→ **TASK GOAL**
Carry the review of Yuval Levin's book American Covenant further, picking up right after its last paragraph.

In the first chapter of Yuval Levin’s new book, American Covenant, he describes the U.S. Constitution as “a terse patchwork of compromises.” Not a promising start, for the United States or for this reader, who has devoted a good amount of time to thinking about and debating the meaning of that patchwork.
But American Covenant makes a compelling argument that the compromises reflected in this document provided the structure for America’s success in channeling diversity and difference into negotiation and accommodation—from the founding to today, compromise begets compromise. Levin explains how a renewed understanding of and appreciation for those original, critical compromises can help us navigate our apparent disunity today.
Throughout the book, Levin endeavors to make his audience comfortable with ongoing and unresolved differences. He repeatedly quotes or paraphrases James Madison’s insistence that our divisions are not only legitimate, but unavoidable. “As long as the reason of man continues fallible, and he is at liberty to exercise it, different opinions will be formed,” Madison predicted. Taking ongoing fallibility as a given, disagreement serves as evidence that we remain free to think for ourselves. Consequently, Levin explains, the Constitution’s institutions, its boundaries, and even its ambiguities don’t just occupy common ground in American life; together they help us forge it. In doing so, the Constitution seeks to enable social peace, which Levin defines as “the condition of differing without rejecting one another’s legitimacy—of disputing without being at war.”
There is a theme in the book that brought to mind—stick with me—earthquake resilience. I was among the many in my generation who lost a full day of work in July 2015 reading—eyes wide and mouth agape—and then chatting everyone we knew about Kathryn Schulz’s magnum opus in The New Yorker on the Cascadia subduction zone, the movement of which will turn the most populous parts of Oregon and Washington states, as well as Northern California, into “toast.” I’ve spent the past nine years on guard when visiting the Pacific Northwest but, more importantly, musing about how the man-made structures in which we live and work can provide the best chance of survival.
I’m not a seismologist (and was thus unable to contribute a jaw-dropping quote to Schulz’s doom scroll of a masterpiece), but it seems like a big part of the answer is accepting and embracing the movement of the land: flexible building materials and foundations, dampers that help absorb and cancel out vibrations, and bearings that allow the foundation to move with the earth while keeping the superstructure more stable.
This concept of flux and tension, the push and pull of living together peacefully while maintaining our disagreements, coaxed me toward the fundamental perspective that I needed to accept to appreciate the wisdom of the Constitution: There’s no end-goal other than peaceful coexistence. This country isn’t working its way slowly to a utopia in which we all see things the same way (my way) and share the same opinions about morality, the proper role of government, free trade, and whether rolling stops are the safest and most efficient driving choice. For me at least, recognizing that the goal isn’t to make everyone see that my principles are correct provides the intellectual freedom to engage in the process of hashing out an accommodation I can live with (or at least live to fight another day) and that my neighbor can also live with. The freedom to meet and accept that we’ll likely both walk away in continued disagreement allows for the bargaining and negotiation necessary for the ongoing—and never-ending—project of self-governance. As Levin says, “in the political life of a free society, unity does not mean thinking alike; unity means acting together.” (“Or not acting,” my Reason superego whispers every time he says this, but you get the idea.)

→ **EXTRACTED INFORMATION**
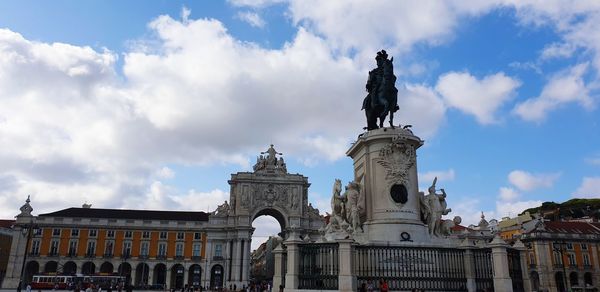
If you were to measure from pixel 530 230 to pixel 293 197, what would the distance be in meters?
30.6

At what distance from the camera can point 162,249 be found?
209ft

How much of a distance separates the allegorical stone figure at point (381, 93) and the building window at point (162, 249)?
2114 inches

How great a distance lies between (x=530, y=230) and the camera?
2160 inches

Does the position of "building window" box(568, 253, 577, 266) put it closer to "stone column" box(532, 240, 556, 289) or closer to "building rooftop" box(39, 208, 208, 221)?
"stone column" box(532, 240, 556, 289)

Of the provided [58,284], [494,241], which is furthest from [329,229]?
[58,284]

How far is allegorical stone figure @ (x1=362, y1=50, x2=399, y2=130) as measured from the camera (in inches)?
623

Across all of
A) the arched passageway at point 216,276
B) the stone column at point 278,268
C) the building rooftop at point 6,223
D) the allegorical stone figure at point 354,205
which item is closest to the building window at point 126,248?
the arched passageway at point 216,276

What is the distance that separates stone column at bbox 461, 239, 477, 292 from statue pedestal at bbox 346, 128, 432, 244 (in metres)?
1.09

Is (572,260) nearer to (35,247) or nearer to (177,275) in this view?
(177,275)

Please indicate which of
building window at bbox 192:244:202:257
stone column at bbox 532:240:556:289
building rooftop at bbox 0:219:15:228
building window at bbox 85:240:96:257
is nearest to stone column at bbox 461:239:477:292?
stone column at bbox 532:240:556:289

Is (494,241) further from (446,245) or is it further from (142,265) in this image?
(142,265)

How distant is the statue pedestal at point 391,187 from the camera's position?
13.8 metres

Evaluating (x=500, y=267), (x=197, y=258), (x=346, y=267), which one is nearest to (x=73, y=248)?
(x=197, y=258)

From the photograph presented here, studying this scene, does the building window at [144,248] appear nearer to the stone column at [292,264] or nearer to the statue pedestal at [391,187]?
the statue pedestal at [391,187]
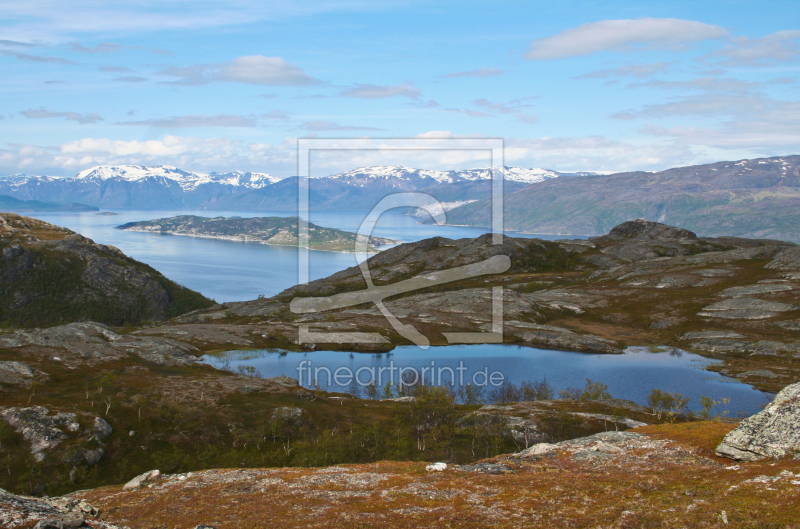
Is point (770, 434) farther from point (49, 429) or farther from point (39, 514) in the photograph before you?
point (49, 429)

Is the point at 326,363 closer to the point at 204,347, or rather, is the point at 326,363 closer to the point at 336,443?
the point at 204,347

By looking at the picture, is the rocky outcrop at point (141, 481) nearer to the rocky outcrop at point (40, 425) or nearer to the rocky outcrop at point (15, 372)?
the rocky outcrop at point (40, 425)

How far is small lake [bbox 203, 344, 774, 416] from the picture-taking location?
118 meters

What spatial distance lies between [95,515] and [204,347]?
386 ft

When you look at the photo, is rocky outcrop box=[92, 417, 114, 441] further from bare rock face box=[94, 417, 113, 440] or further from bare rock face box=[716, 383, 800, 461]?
bare rock face box=[716, 383, 800, 461]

→ **WRITTEN REPLY**
Not only that, but—and I’m reluctant to confess I hadn’t quite thought about it this way before—voters might legitimately swing back and forth between broad visions of more or less powerful government based on their sense of the country’s needs at the moment. So, in addition to accepting that I don’t need to persuade people to adopt my principles in order to participate successfully in civic life, I must also accept that, like a building on rollers, what is required of government may shift with the times based on no objective standard of right and wrong at all. Ever seeking to find the perfect non-legal analogy, I draw your attention to the evolution of the peppered moths during England’s industrial revolution. Dark peppered moths were rare in the early 19th century because birds could spot them more easily on the lighter bark of the tree trunks. By the end of that century, however, darker moths far outnumbered their light-colored brethren, who were easier to spot on the now-soot-covered trees. Clearly, there is no inherent principle or lack thereof in being a light- or a dark-colored moth: The advantage lies solely in its usefulness for the circumstances of the times.
I will likely always prefer less government than my fellow Americans, but that’s an easier pill to swallow when I remember that the American system can “respond to its own failures by shifting its weight without losing its balance,” as Levin puts it. Like my New York high-rise office building swaying disconcertingly with the wind, “[t]his peculiar character of our system . . . seeks an active balance—peace but not quiet—as a core goal of political life.” The hoped-for aspiration Levin identifies, quoting Joseph Cropsey, is a “temperate equilibrium of error.” If that is the standard to which we’re holding ourselves, no one need hesitate to roll up her sleeves and take part.
The focus on constant change and ongoing negotiation and accommodation provides Levin with numerous opportunities to point out the ways in which the legislative branch, Congress, is the only federal body that affords a venue for aggregating all of the diverse viewpoints and for hammering out a workable consensus on specific questions, without reaching unanimity on underlying worldviews or preferences.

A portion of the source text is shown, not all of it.